Wednesday, April 11, 2007

Lure of the foreign degree: there is need for caution, says China

The Times of India reports on the plight on Indian students who travelled to British Columbia, Canada to study at Lansbridge University. Lansbridge, a private university, will close on May 1, and the Province will assist students by appointing a liaison to help them transfer to other schools to complete their education. According to the TOI story, the cost of an MBA is 10-15,000 Canadian dollars at Lansbridge. From the British Columbia Faculty Association website I learnt that Lansbridge University, Kingston College and other educational businesses are owned by Michael Lo and his wife Queenie Tin through the Kingston Education Group and a web of interlocking companies. One of the more bizarre revelations in the inspector's report was that student transcripts were printed on the back of previously used paper. Apparently, one transcript was printed "on the back of a copy of an e-mail message regarding the extension of the Lo's Visa credit limit"!

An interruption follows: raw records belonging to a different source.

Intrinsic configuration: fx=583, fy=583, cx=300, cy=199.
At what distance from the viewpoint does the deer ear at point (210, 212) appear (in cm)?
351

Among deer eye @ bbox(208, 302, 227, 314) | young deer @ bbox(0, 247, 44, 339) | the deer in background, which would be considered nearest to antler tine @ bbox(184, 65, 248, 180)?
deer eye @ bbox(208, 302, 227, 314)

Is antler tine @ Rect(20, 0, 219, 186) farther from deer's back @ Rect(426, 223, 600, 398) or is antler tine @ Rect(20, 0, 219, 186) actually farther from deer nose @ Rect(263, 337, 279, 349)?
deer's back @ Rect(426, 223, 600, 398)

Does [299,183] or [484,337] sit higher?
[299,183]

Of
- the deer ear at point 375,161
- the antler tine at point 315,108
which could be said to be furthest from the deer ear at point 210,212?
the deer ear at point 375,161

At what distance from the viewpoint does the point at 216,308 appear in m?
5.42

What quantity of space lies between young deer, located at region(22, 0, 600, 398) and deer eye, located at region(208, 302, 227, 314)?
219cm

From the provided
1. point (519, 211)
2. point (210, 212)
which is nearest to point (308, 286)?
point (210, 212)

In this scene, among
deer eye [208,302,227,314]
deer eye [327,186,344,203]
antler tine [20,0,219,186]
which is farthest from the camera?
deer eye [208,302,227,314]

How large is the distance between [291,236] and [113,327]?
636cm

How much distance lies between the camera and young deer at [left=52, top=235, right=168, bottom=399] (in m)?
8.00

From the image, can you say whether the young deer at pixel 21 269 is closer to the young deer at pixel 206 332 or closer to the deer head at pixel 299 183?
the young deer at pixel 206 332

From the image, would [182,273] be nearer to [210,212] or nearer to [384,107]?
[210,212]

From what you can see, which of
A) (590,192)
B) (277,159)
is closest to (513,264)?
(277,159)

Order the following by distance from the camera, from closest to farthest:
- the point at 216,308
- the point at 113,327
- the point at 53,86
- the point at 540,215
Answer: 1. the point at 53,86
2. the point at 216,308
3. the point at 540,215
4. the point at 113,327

Lo was on BC premier Gordon Campbell's Chinese Advisory Committee but stepped down when the investigations began. In his response to the Ministry of Education's directive, CEO and President of Lansbridge argues that the closure would undermine the history that was made at Lansbridge as the first Canadian university to be owned by the Chinese-Canadian community. McLeans reports that Lo’s group also operates Lansbridge University in Fredericton, Kingston College in Toronto, Kingston High School in Vancouver, and two B.C.-certified high schools in China.

Very understandably, the Chinese government has issued a directive advising students not to apply to private Canadian universities "blindly". As a professor in Canada's third largest public university , I routinely get questions about these new private universities where Indian students seek admission. More often than not, family savings are at stake. Caution must indeed be exercised. Private universities are a relatively new emergence in Canada, and not viewed highly favourably by the academic community. You can see why. Canada has a very healthy and respectable tradition of public universities, which are fully government regulated (such as York, the university where I teach). Private universities in Canada are not going to be at par with public universities for a while, in my opinion.